One hundred twenty-one people were briefly detained during a demonstration in İstanbul on Sunday protesting the Turkish armed forces’ alleged use of chemical weapons on Kurdish fighters in military operations in northern Iraq, the Artı Gerçek news website reported.
In October the pro-Kurdish Fırat News Agency (ANF) published a video showing two members of the Kurdistan Workers’ Party (PKK), which is classified as a terrorist organization by Turkey and much of the international community, apparently under the influence of a chemical agent.
Police attempted to prevent the demonstration, which was attended by deputies from the Peoples’ Democratic Party (HDP), leftist organizations, activists and private citizens to protest the alleged chemical weapons use by the Turkish army, from taking place.
Despite a police blockade the groups, which are demanding an investigation by an independent organization into the military use of chemical weapons, wanted to continue the demonstration. Later, the police detained 121 people, including elderly and sick members of the Saturday Mothers.
The Saturday Mothers are a group of activists and family members seeking the whereabouts of loved ones who disappeared while in police custody in Turkey in the 1990s.
The police also briefly detained 90-year-old passerby Adile Ada with her hands cuffed behind her back. In her statement at the police station, Ada said she was unaware of the protest and that she was in İstanbul to see her grandson. Ada claimed that she was subjected to mistreatment while being detained and had bruises on her body as a result of being manhandled by the police.
All the detainees were released after questioning.
The Turkish army has launched successive operations against the PKK’s rear bases in northern Iraq, a persistent thorn in Ankara’s ties with the Baghdad government.
Defense Minister Hulusi Akar in October said the Turkish armed forces had “no chemical weapons in its inventory.”
“This is out of the question,” he added, slamming the claims as “vile slander.”

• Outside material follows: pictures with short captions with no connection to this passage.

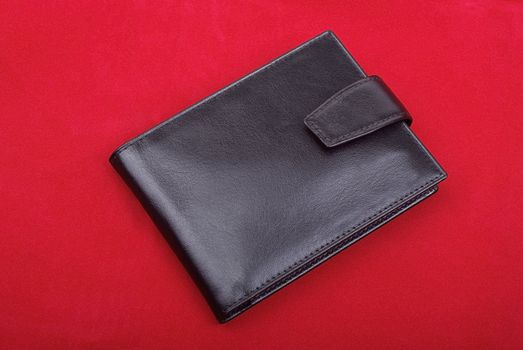 High quality black leather wallet isolated on red background. Studio shot.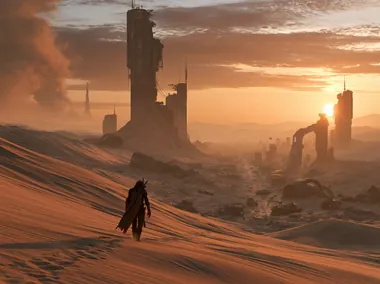 A traveller crossing desert ruins at sunset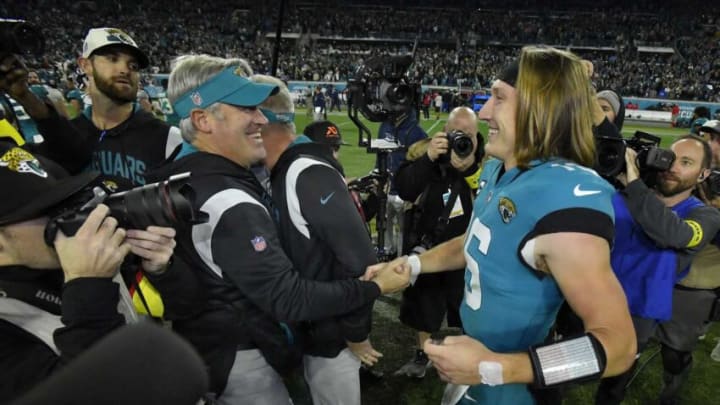 Jaguars head coach Doug Pederson and quarterback Trevor Lawrence greet each other after their win over the Tennessee Titans clinched the AFC South title, Saturday, Jan. 7, 2023, in Jacksonville.Jki 010723 Bs Jaguars Vs T 9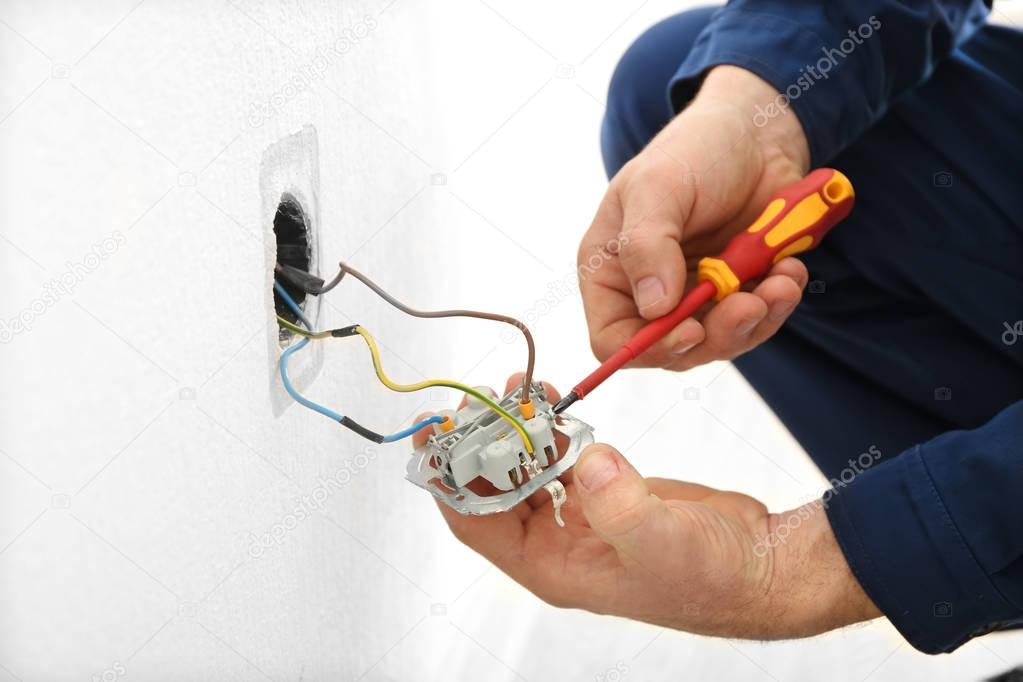 Electrician disassembling wall socket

However, according to an International Physicians for the Prevention of Nuclear War (IPPNW) report, Akar admitted in the Turkish parliament in February 2021 that the Turkish military used tear gas in its fight against the PKK. While tear gas is allowed for riot control purposes, e.g., during demonstrations, its use is strictly forbidden by the Chemical Weapons Convention (CWC) in a military environment. “This statement by the Defense Minister amounts to acknowledging a violation of the Chemical Weapons Convention and should be prosecuted under international law, because this use of tear gas clearly happened in a military setting and not as ‘riot control,’ the only exception allowed by the Chemical Weapons Convention,” the report said.